## What the exercise asks:
Reproduce all of the listing below without alteration.

>>>

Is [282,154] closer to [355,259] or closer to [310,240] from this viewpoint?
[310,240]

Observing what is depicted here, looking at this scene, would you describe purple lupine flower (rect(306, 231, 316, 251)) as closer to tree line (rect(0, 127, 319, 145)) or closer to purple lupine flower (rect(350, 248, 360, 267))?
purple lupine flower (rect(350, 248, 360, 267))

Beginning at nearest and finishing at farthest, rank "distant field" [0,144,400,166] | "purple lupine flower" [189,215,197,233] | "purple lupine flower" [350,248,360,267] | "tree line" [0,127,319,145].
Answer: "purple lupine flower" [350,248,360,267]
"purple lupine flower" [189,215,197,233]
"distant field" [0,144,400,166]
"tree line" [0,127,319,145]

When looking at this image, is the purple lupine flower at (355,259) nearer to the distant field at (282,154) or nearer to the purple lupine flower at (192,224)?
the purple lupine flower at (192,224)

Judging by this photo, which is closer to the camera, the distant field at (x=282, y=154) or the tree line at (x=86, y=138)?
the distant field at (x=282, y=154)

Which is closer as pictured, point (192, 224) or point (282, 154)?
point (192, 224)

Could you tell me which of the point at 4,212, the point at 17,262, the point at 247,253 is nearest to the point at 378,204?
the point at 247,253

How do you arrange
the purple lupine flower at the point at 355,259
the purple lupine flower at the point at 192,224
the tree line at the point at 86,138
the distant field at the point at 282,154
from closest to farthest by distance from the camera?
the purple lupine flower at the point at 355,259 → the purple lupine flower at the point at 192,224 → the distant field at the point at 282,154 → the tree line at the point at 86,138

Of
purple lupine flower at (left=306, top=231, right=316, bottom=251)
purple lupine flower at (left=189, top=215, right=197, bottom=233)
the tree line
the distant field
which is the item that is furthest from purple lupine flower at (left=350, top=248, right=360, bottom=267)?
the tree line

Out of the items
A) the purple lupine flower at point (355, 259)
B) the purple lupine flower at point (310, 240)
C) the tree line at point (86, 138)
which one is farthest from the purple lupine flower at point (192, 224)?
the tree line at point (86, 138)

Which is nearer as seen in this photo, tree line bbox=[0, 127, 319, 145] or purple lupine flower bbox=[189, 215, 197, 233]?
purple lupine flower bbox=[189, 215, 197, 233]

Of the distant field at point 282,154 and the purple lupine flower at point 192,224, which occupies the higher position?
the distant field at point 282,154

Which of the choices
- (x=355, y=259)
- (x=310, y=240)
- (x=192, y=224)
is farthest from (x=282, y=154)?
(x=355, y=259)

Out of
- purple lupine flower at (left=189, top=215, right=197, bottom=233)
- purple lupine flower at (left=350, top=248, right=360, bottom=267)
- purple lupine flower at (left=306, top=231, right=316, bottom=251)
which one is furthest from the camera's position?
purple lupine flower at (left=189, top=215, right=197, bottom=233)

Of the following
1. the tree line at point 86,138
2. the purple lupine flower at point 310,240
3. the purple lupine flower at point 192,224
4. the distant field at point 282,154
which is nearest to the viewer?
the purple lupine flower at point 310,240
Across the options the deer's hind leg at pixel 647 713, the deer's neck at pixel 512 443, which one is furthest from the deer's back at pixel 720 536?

<<<

## Full response:
Is [282,154] closer to [355,259] or closer to [310,240] from this viewpoint?
[310,240]

Observing what is depicted here, looking at this scene, would you describe purple lupine flower (rect(306, 231, 316, 251)) as closer to tree line (rect(0, 127, 319, 145)) or closer to purple lupine flower (rect(350, 248, 360, 267))?
purple lupine flower (rect(350, 248, 360, 267))

Beginning at nearest and finishing at farthest, rank "distant field" [0,144,400,166] | "purple lupine flower" [189,215,197,233] | "purple lupine flower" [350,248,360,267] | "tree line" [0,127,319,145].
Answer: "purple lupine flower" [350,248,360,267]
"purple lupine flower" [189,215,197,233]
"distant field" [0,144,400,166]
"tree line" [0,127,319,145]

When looking at this image, is the purple lupine flower at (355,259) nearer to the distant field at (282,154) or nearer to the purple lupine flower at (192,224)?
the purple lupine flower at (192,224)

Judging by this photo, which is closer to the camera, the distant field at (x=282, y=154) or the tree line at (x=86, y=138)?
the distant field at (x=282, y=154)

Which is closer as pictured, point (192, 224) or point (282, 154)?
point (192, 224)

Could you tell me which of the point at 4,212, the point at 17,262, the point at 247,253 is nearest to the point at 378,204?
the point at 247,253

How do you arrange
the purple lupine flower at the point at 355,259
the purple lupine flower at the point at 192,224
the tree line at the point at 86,138
the distant field at the point at 282,154
from closest to farthest by distance from the camera?
the purple lupine flower at the point at 355,259 → the purple lupine flower at the point at 192,224 → the distant field at the point at 282,154 → the tree line at the point at 86,138

Of
purple lupine flower at (left=306, top=231, right=316, bottom=251)
purple lupine flower at (left=189, top=215, right=197, bottom=233)
the tree line
the distant field
which is the item that is furthest from purple lupine flower at (left=350, top=248, right=360, bottom=267)?
the tree line

Out of the items
A) the purple lupine flower at point (355, 259)
B) the purple lupine flower at point (310, 240)
C) the tree line at point (86, 138)
which one is farthest from the purple lupine flower at point (192, 224)?
the tree line at point (86, 138)

Which is nearer as seen in this photo, tree line bbox=[0, 127, 319, 145] or purple lupine flower bbox=[189, 215, 197, 233]?
purple lupine flower bbox=[189, 215, 197, 233]

Of the distant field at point 282,154 and the purple lupine flower at point 192,224, which occupies the higher position?
the distant field at point 282,154

Which of the choices
- (x=355, y=259)
- (x=310, y=240)
- (x=192, y=224)
is farthest from (x=282, y=154)?
(x=355, y=259)

Out of
- purple lupine flower at (left=189, top=215, right=197, bottom=233)
- purple lupine flower at (left=350, top=248, right=360, bottom=267)
- purple lupine flower at (left=306, top=231, right=316, bottom=251)
which one is furthest from the camera's position?
purple lupine flower at (left=189, top=215, right=197, bottom=233)

Of the following
1. the tree line at point 86,138
2. the purple lupine flower at point 310,240
3. the purple lupine flower at point 192,224
4. the distant field at point 282,154
which is nearest to the viewer?
the purple lupine flower at point 310,240
Across the options the deer's hind leg at pixel 647 713, the deer's neck at pixel 512 443, which one is furthest from the deer's back at pixel 720 536?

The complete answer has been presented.